I remember when I was a new member of Parliament there were many times when we had to, as women's caucus or as backbench MPs, expect our government to do better. Whether it was to protect habitat on the endangered species bill or to do better for people with mental illness on the disability tax credit, we as parliamentarians, even sitting on the government side, were very organized in getting our government to do the right thing and to do better for Canadians. That is what hon. members do.

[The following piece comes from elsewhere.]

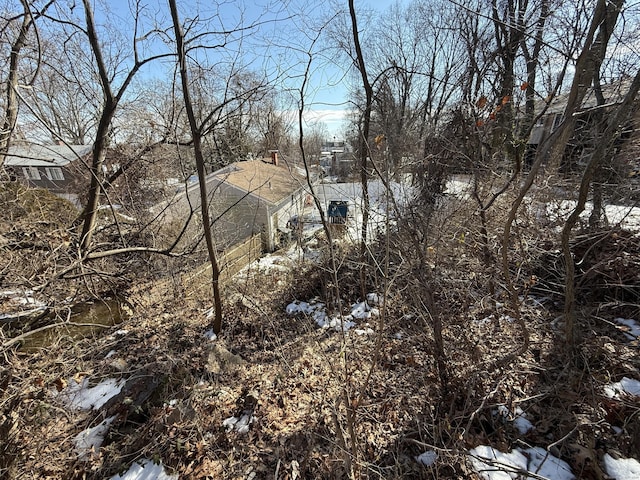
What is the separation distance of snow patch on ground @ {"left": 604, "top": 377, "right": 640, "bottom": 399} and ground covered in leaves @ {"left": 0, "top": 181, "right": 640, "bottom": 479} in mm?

We cannot expect members of Parliament to just suit up in their team jerseys and treat this place like a sporting event, spewing forth talking points, quite often either purposely misleading, purposely saying half-truths or actual outright lies. It is sad to see this place where members of Parliament from the government side think that is what they were sent here to do, to just do the bidding of the government instead of actually doing their job as members of Parliament and holding government to account.
Albert Einstein once said that anyone who does not take truth seriously in small matters cannot be trusted in large ones either.
It is astounding that so many of the items mentioned in the Bloc motion are really about not telling the truth. It is about lying on the smallest things, but it is also deliberate selection of the facts to purposely mislead. When the government said that the Conservative Party had been exonerated at the lower court, it was actually misleading Canadians by saying that the in and out scandal had been okayed by the court. It was very clear in that judgment that it was not at all. Clearly, in the judgment the court said that it wanted the Director of Public Prosecutions to continue its work, which of course ended up in four charges being laid.
This seems to be a government that does not want to tell the truth, where the end justifies the means. It is a government that prefers to play only with people who agree with it and discredits those who challenge it. We believe that Canadians would prefer a government that just tells the truth. We believe that many governments can balance a budget. The current government does not seem to be able to. However, Canadians require and should be able to expect actual truthfulness and a competent and honest government that will actually govern.
As can be seen by the details in the Bloc motion, it is a government that has done nothing but run an administration that campaigns. It is a campaign machine. It is not a government. It actually refuses to govern and refuses to abide by the rules.
Democracy is sometimes messy. Sometimes it is slow. Sometimes it requires space and time. However, this kind of top-down, autocratic decision-making which actually means that people can get around the rules or even break them is a very sad day for Canadian democracy.
Integrity means that people will act within the rules, act in the public good, even when they are not being watched.
The government came to power saying that it was going to improve transparency and accountability, and it has gone in exactly the opposite direction.
Even on the accountability front, if the Conservatives believe what is right is what one gets away with and what is wrong is what one gets caught doing, even when the Conservatives get caught, all they do is say that everybody else did it, even if that is not the truth.
The British North America Act talks about passing laws and peace, order and good government.
The Bloc Québécois motion says that we do not have good government and we have a government that does not think it needs to act in the best interests of Canadians or within the law.
In honour of the late Jim Travers, whose parting benediction was always to fly straight, I think today we hope, in his memory, the government will fly straight or that we will get another government that will.